Thematic guidance and operational tools

Migrants should be factored into specific guidance materials dedicated to the protection of particular groups, such as women, children, the elderly, people with disabilities, and victims of trafficking. Ways to do this include:

  • Incorporating references to migrants in existing tools and guidance. This would include advice on identifying migrant populations who may be particularly vulnerable during a crisis, such as ethnic minorities, migrants in an irregular immigration status, and those in detention; 
  • Incorporating references to migrants in training for staff on IASC tools and guidance, including on how to identify migrant populations, the ways in which migrants’ experiences of crises differ from those of citizens, and the types of assistance that migrants may require;
  • Developing crisis-related communication tools to reach out to migrants before and during crises including messaging toolkits with messages translated into migrants’ native languages.

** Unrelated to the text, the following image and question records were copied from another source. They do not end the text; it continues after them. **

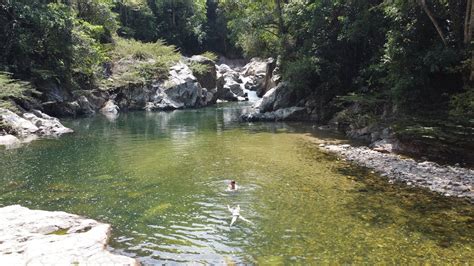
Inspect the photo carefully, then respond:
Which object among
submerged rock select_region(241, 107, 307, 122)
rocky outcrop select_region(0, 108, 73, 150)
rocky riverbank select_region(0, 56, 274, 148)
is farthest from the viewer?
submerged rock select_region(241, 107, 307, 122)

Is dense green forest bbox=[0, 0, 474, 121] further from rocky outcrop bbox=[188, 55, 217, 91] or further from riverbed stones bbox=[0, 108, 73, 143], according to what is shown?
rocky outcrop bbox=[188, 55, 217, 91]

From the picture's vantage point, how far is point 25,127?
2503 centimetres

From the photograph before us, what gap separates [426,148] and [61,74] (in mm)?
30708

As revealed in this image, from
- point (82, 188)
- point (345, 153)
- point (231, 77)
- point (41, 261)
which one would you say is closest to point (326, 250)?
point (41, 261)

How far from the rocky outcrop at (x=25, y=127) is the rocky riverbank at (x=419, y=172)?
17.3 meters

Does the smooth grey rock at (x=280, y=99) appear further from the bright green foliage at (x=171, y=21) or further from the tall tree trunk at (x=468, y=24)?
the bright green foliage at (x=171, y=21)

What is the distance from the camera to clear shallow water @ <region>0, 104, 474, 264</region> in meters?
8.73

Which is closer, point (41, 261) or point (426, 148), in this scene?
point (41, 261)

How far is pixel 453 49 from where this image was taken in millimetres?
18375

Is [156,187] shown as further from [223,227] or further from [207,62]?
[207,62]

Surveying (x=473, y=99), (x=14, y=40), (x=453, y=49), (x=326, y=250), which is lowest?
(x=326, y=250)

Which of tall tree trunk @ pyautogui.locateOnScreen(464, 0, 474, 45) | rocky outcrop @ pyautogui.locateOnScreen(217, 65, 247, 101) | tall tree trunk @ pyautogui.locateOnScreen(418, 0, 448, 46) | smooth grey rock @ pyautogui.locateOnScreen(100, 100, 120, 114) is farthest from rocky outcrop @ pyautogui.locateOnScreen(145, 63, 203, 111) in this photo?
tall tree trunk @ pyautogui.locateOnScreen(464, 0, 474, 45)

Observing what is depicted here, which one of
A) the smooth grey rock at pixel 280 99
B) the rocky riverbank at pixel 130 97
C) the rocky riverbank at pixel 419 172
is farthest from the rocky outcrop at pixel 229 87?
the rocky riverbank at pixel 419 172

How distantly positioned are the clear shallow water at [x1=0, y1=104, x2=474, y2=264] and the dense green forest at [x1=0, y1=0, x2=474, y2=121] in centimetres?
596
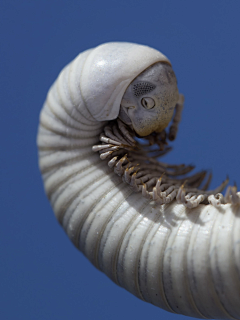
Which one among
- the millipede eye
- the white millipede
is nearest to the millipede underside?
the white millipede

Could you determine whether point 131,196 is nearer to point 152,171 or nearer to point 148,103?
point 152,171

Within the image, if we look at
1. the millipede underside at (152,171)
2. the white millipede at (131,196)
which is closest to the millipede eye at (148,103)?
the white millipede at (131,196)

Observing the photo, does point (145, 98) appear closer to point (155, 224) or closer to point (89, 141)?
point (89, 141)

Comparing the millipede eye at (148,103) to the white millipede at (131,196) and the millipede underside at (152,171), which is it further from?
the millipede underside at (152,171)

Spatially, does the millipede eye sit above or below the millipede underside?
above

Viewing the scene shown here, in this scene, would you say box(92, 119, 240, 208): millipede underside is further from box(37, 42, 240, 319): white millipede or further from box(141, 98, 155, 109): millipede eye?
box(141, 98, 155, 109): millipede eye

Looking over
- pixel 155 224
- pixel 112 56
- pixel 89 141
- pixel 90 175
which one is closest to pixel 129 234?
pixel 155 224

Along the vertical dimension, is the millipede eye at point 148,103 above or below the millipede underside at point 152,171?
above

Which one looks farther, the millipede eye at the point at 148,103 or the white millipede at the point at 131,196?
the millipede eye at the point at 148,103

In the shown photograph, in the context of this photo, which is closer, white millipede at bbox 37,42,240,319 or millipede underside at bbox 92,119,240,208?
white millipede at bbox 37,42,240,319

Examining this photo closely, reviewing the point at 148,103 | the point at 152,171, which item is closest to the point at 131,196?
the point at 152,171
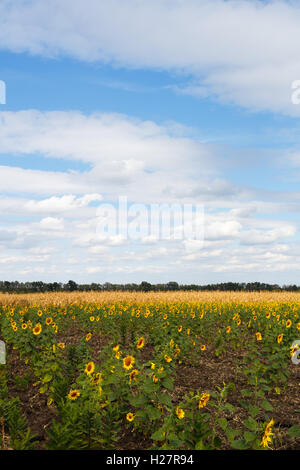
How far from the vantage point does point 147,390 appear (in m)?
4.60

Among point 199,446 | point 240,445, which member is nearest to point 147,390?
point 240,445

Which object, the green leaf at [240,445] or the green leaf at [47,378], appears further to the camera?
the green leaf at [47,378]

Integration of relief, rehabilitation, and development

International organizations providing emergency response, rehabilitation, and development assistance can minimize the impacts of crises on migrants, their families, and communities, and maximize use of resources, including by:

  • Coordinating internally and ensuring that migrants and their needs are integrated into plans and standard procedures on emergency response, rehabilitation, and development;
  • Sensitizing donors and raising their awareness on the need to integrate migrants into emergency response, recovery, and development interventions;
  • Sensitizing national and local authorities on the role migrants can play in building communities.

Assistance to others who protect migrants

International organizations can provide expert advice and technical assistance to States, recruiters, employers, and other stakeholders on how to incorporate protection and assistance to migrants into their prevention, preparedness, and emergency response systems. Some important activities include:

  • Providing support to adapt or develop policies and procedures on prevention, emergency preparedness, and response systems so they take account of migrants and their needs;
  • Providing support on how to operationalize the integration of migrants in prevention, preparedness, and emergency response systems, including by training of front-line responders;
  • Facilitating coordination at the national and local levels;
  • Helping migrant communities create groups or a representational structure that can be a point of contact for authorities or organizations in the event of a crisis.